Sometimes, she thought ruefully, the world is so much sicker than the inmates of its institutions. She remembered Tilda, in the hospital in Germany, at a time when Hitler was on the other side of its walls and not even she could say which side was sane. Tilda’s murderous hate, bound down on beds, tube-fed, and drugged into submission, could still fade long enough to let the light in now and then. She remembered Tilda looking up at her, smiling in a travesty of genteel politeness from the canvas-bound bed, and saying, “Oh, do come in, dear Doctor. You are just in time for the patient’s soothing tea and the end of the world.”
Tilda and Hitler were both gone and now there was more and more to tell the younger doctors who were coming out of the schools with too little experience of life. Is it fair to take private patients when any real improvement may take years, and when thousands and tens of thousands are clamoring, writing, phoning, and begging for help?
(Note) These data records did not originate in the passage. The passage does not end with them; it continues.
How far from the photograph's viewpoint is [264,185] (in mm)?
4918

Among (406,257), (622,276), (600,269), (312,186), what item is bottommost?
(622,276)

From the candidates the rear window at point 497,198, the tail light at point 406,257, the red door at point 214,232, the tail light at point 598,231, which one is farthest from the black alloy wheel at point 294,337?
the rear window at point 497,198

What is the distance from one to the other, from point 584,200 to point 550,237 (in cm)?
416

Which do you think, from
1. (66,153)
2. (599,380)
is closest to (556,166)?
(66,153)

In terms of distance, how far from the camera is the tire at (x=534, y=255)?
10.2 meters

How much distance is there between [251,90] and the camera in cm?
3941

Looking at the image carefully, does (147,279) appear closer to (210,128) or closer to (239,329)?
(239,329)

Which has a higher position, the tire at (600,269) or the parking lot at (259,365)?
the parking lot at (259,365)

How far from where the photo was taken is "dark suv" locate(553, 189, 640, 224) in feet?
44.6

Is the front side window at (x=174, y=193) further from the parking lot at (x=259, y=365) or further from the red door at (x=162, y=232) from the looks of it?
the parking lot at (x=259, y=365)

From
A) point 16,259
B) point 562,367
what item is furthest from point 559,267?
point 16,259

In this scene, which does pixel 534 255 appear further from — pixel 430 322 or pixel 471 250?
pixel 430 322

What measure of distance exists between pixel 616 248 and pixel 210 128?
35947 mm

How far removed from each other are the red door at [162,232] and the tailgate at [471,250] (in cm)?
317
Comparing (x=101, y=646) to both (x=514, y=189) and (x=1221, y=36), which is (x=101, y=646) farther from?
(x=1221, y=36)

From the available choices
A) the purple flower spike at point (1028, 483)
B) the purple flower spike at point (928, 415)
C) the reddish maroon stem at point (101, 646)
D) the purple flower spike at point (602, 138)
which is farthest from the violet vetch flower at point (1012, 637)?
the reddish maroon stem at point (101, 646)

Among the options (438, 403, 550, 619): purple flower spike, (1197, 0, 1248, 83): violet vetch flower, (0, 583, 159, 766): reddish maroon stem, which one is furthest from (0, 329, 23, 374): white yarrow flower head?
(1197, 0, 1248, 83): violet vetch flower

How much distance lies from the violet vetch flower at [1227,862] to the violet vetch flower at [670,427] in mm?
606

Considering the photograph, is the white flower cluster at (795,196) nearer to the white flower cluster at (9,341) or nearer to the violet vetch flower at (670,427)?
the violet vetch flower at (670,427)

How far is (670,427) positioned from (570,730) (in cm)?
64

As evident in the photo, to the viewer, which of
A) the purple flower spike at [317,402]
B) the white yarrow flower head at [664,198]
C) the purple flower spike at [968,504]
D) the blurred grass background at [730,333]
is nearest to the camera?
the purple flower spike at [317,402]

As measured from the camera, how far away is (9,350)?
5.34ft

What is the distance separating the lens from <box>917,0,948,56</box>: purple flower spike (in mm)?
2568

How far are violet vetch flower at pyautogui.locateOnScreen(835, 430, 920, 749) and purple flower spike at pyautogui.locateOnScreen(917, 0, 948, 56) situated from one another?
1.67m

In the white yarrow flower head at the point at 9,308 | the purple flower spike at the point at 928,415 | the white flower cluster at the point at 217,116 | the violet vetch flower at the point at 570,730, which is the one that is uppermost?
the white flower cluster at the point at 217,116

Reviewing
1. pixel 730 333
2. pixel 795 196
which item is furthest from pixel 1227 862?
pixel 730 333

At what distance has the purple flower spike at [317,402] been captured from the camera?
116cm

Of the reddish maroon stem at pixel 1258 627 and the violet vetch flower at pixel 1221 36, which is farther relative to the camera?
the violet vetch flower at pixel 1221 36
She laughed, catching in herself the vanity she had once called the doctor’s greatest enemy next to his patient’s illness. If one by one was good enough for God, it would have to do for her.
She sat down with the folder, opened it, and read it through:
BLAU, DEBORAH F. 16 yrs. Prev. Hosp: None
INITIAL DIAG: SCHIZOPHRENIA.
Testing: Tests show high (140-150) intelligence, but patterns disturbed by illness. Many questions misinterpreted and overpersonalized. Entire subjective reaction to interview and testing. Personality tests show typically schizophrenic pattern with compulsive and masochistic component.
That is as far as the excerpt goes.